*Did You Notice?…* The most predictable driver / crew chief failure has finally reached its miserable conclusion? Jeff Burton and Drew Blickensderfer, one of those couples destined for divorce the minute you knew they were walking down the aisle together, have finally parted ways. In Blick’s place comes the man Burton’s needed most all along, Luke Lambert, who will clearly define the future success of a 2013 program that, in Burton’s eyes at least, has become “make or break.”
The Lambert-Burton marriage, reconciled after a year apart, was one of the silliest breakups in NASCAR Sprint Cup history. OK, Jordan and Pippen they weren’t – not yet – but these two were clearly on the path towards long-term success. Their first stint together, spurred when Todd Berrier got the axe back in July of 2011, was a four-month clinic on how to turn a struggling veteran from has-been to head-turner. You had Lambert, a first-timer heading the crew whose youthful enthusiasm compelled him to get aggressive, taking risks and bringing back the edge in a forty-something Burton that needed to think outside the box. The duo took awhile to click, but when they did, there was almost nobody better: four top-10 finishes in the last five Chase races left them arguably the best-performing team not fighting for the championship. The only blip on the radar was Texas, where Burton led 24 laps before running out of gas while leading; otherwise, they would have scored more points during that stretch than anyone not named Stewart or Edwards. Even then, in failure lied the perfect example for why this marriage was working; both sides were willing, even excited to take that type of risk that would lead to victory or bust.
“We’ve started changing how we are looking at things,” said Burton back in November, clearly injected with confidence. “I’ve gotten a little more involved in trying to understand exactly what is in the cars because that is really a departure for me not to be involved. We started working on things that just weren’t the right things to work on and now, we’re starting to work on stuff that is making a difference.”
So how did RCR respond to that? By taking a shotgun, pointing right at their foot and pulling the trigger. Why not end the marriage, they thought, then bring in someone from a completely different manufacturer who would look at things completely different _again?_ Blickensderfer, who had spent all his time with Ford, had also experienced just middling success with Matt Kenseth and David Ragan on the Cup level. He’s also not a “rah rah” guy, the type of extrovert that works well with a veteran whose media friendliness earns him the role of NASCAR’s elder statesman. The only ironclad results from him as a crew chief have come on the restrictor plate level; Kenseth won the Daytona 500 under his watch, while Ragan’s lone Cup victory came at that racetrack’s July race. No less than three different sources that have worked with Blickensderfer, accumulated by another member of our staff, described his crew chief skills with one word: “awful.”
So what happened?

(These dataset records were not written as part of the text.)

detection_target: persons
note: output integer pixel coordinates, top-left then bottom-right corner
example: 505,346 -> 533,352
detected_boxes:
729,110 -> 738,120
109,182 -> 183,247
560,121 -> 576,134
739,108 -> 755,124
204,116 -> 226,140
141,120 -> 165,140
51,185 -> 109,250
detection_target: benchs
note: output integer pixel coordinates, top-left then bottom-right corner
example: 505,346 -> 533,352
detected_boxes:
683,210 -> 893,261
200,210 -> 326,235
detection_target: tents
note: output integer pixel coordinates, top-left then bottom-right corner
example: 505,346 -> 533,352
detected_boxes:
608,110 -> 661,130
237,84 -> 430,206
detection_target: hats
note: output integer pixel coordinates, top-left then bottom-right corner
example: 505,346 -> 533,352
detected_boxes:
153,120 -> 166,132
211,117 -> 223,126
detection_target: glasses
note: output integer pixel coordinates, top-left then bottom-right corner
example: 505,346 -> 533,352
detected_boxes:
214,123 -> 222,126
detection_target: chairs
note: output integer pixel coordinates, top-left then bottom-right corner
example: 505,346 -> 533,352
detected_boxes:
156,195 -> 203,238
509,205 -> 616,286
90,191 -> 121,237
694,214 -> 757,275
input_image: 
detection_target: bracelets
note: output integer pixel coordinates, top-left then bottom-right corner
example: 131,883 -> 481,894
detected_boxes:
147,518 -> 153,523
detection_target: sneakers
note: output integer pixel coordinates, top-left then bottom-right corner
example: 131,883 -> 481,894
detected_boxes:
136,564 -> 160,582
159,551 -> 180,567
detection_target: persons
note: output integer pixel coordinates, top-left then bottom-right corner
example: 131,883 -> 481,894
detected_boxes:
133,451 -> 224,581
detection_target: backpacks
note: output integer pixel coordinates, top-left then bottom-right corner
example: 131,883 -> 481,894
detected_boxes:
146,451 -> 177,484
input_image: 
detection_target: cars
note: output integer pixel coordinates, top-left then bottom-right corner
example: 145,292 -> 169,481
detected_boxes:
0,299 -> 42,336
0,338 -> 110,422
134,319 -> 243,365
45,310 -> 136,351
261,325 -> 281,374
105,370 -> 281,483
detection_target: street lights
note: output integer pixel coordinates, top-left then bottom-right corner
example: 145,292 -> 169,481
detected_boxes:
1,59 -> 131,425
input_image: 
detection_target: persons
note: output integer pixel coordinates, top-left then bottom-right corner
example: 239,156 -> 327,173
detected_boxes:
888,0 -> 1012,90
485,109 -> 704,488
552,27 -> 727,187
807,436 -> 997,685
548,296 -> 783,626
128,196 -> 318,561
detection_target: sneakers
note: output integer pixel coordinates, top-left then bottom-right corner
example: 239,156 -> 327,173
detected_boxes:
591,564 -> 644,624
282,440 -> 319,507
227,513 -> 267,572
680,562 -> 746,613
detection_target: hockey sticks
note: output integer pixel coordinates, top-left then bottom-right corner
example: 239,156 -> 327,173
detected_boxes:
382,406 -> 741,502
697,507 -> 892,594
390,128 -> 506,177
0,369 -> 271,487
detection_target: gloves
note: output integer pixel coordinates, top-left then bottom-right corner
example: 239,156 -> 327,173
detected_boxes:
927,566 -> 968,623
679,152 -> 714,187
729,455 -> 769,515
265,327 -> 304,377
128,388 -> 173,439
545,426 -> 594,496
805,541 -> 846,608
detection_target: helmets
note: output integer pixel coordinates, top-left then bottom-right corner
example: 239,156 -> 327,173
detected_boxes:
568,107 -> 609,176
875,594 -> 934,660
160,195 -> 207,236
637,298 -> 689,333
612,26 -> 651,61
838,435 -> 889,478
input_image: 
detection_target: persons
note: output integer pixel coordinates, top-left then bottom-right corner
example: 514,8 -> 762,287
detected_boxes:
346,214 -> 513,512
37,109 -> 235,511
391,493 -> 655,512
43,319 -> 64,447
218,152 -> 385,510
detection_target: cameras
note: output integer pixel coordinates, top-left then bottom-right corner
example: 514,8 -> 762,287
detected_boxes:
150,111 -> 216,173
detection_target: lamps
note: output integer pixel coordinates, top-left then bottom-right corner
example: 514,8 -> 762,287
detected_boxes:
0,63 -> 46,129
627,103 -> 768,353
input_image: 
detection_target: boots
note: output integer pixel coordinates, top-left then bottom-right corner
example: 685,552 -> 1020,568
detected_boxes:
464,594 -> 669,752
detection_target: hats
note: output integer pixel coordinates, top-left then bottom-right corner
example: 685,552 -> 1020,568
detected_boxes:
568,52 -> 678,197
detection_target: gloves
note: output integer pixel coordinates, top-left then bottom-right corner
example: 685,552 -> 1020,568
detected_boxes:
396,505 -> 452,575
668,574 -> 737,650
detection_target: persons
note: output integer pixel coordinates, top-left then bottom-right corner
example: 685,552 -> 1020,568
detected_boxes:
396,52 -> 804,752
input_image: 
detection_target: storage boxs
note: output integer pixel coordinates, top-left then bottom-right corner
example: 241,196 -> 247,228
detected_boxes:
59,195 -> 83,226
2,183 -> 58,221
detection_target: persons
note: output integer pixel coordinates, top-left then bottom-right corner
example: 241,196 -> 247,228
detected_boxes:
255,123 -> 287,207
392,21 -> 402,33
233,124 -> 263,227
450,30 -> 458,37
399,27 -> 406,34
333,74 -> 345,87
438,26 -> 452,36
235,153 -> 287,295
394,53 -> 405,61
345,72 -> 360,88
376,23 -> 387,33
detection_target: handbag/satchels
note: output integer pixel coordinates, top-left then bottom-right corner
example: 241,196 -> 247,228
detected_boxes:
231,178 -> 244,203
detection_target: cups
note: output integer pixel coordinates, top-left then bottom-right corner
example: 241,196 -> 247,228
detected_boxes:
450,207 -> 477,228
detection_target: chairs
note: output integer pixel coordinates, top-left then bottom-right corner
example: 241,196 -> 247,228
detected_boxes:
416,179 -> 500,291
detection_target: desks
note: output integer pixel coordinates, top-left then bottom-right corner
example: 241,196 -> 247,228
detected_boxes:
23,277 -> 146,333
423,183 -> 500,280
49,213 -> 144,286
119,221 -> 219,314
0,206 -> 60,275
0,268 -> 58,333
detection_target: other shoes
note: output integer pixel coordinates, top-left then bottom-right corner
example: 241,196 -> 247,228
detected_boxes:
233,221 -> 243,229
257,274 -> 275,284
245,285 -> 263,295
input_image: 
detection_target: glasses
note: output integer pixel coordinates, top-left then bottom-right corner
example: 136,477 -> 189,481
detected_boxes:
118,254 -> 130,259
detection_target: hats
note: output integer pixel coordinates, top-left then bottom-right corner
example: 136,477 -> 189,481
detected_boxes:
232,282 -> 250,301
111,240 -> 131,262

To no one’s surprise, the No. 31 has struggled virtually everywhere as the team’s performance got so bad, some wondered whether Childress would take a one-year flyer on Kurt Busch instead. The only exception (also no shocker) was plate racing; four of Burton’s six top 10s this season came at Daytona and Talladega, along with his best performance (second at Daytona in July). But on the intermediate ovals, the sport’s bread and butter, Burton has finished no better than 12th, picked up two engine failures overall and has led fewer laps (38) in all of 2012 than the last five races of 2011. Meanwhile, Elliott Sadler earned himself a free lotto ticket; Lambert ended up there, named to head up a Nationwide team that to this point has won four times and retains a slight edge in the championship battle over Ricky Stenhouse, Jr. and Austin Dillon.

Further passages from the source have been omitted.